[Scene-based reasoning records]
----------------

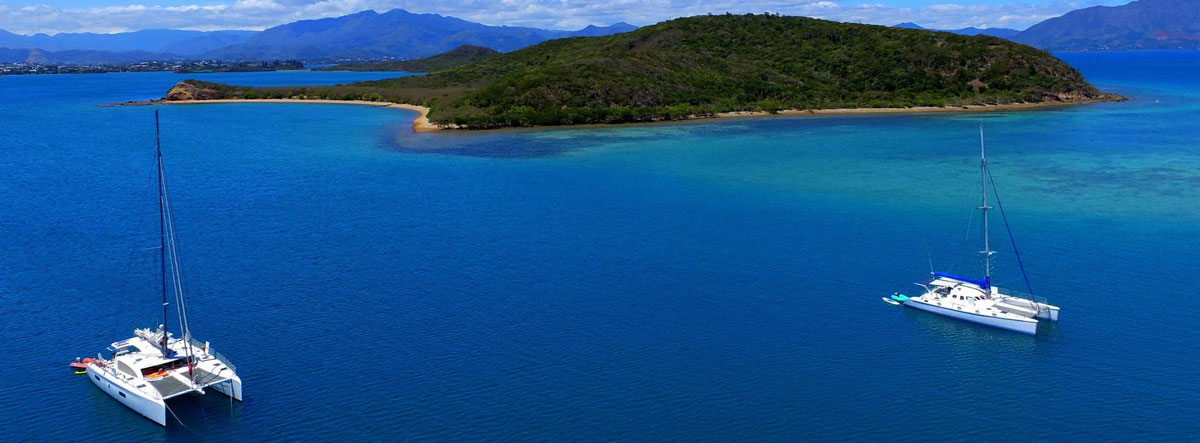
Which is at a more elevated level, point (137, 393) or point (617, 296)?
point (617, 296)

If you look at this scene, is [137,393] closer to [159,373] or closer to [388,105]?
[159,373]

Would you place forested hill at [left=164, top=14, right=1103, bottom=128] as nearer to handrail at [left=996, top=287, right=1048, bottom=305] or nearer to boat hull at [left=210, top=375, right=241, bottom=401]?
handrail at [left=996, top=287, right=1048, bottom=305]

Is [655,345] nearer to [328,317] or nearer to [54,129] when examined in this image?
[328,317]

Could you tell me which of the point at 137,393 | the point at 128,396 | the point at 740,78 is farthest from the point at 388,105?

----------------

_EXERCISE DETAILS_: Without the pictures, copy the material exactly as given.

_RESPONSE BELOW_:
Which is at a more elevated level, point (137, 393) or point (617, 296)?
point (617, 296)

If you look at this scene, is [137,393] closer to [159,373] or closer to [388,105]?
[159,373]

Would you place forested hill at [left=164, top=14, right=1103, bottom=128] as nearer to handrail at [left=996, top=287, right=1048, bottom=305] or nearer to boat hull at [left=210, top=375, right=241, bottom=401]?
handrail at [left=996, top=287, right=1048, bottom=305]

Is [655,345] nearer to [328,317] or nearer to [54,129] when examined in this image?
[328,317]

Could you tell me which of the point at 137,393 | the point at 128,396 | the point at 740,78 is farthest from the point at 388,105?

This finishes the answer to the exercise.